Web Site Committees Can Be Good, Committees Can Be Terrible

Summary

Web Site Committees Can Be Good, Committees Can Be Terrible

There are nine words that can worry the most seasoned web designer.

“We have a website committee to redesign the website.”

Now there can be good committees for such purposes. It all depends on the reasoning for building the committee. If the committee is comprised of folks with strong technical and internal work flow process experience and knowledge, the committee can be very useful. However, even such a committee needs a leader that provides focus on the project, timeline management for the committee members, and a sense of balance of what the committee’s mission and goals should be.

That leader can not be a contracted web developer. Committee leadership is not their job. That committee leader has to have a balanced focus on the goals and issues of the organization itself. In a committee process, the committee leader is equally important to the web developer for the redesign project. The leader should be picked with care.

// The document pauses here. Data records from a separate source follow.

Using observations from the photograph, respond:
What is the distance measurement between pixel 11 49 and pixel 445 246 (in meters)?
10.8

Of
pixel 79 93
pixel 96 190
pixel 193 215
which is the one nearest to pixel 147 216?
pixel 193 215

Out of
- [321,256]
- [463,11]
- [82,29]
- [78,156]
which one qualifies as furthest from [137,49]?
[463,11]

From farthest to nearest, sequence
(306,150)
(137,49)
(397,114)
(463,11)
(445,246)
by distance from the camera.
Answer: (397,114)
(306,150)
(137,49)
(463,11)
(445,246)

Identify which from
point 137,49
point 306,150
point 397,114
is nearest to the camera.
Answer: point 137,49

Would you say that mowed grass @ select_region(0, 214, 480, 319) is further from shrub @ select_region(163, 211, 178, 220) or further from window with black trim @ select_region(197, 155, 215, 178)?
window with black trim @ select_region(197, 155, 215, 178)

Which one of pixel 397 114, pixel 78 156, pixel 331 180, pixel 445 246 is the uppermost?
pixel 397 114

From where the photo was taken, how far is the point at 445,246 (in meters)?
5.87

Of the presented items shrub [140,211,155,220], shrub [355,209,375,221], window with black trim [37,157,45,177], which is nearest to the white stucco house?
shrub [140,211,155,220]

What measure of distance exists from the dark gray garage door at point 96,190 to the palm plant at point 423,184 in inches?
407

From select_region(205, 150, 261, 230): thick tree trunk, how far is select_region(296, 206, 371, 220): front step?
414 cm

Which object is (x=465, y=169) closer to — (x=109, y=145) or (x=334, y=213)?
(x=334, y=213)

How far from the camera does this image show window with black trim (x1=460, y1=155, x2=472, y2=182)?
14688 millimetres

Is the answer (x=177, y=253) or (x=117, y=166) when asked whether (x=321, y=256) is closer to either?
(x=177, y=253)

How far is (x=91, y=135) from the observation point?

There are several reasons why committees may not work, and we’ve seen a lot of these:

Committee membership does not include employees that will be responsible for the web site in the future.
Committee membership does not include expertise from staff for work product (such as sales information) that comes from the web site.
Committee membership is too focused on “look” and not much on “functionality.”
Committee membership sees the redesigned site as a final product and not as an evolution that will continue in the future.
Committee membership does not understand the technical aspects of the Internet at large.
Committee does not discuss or meet enough on project to develop consensus, creating continual reiterations.

I am not saying that website redesign committees can not work, we’ve seen some operate successfully. But they are in the minority. The key is to have the point person committee leader that will take the role of wrangling the committee members towards the final goal actively and keep all focused on the redesign’s goals; and secondly to populate your committee with people that are appropriate for this purpose.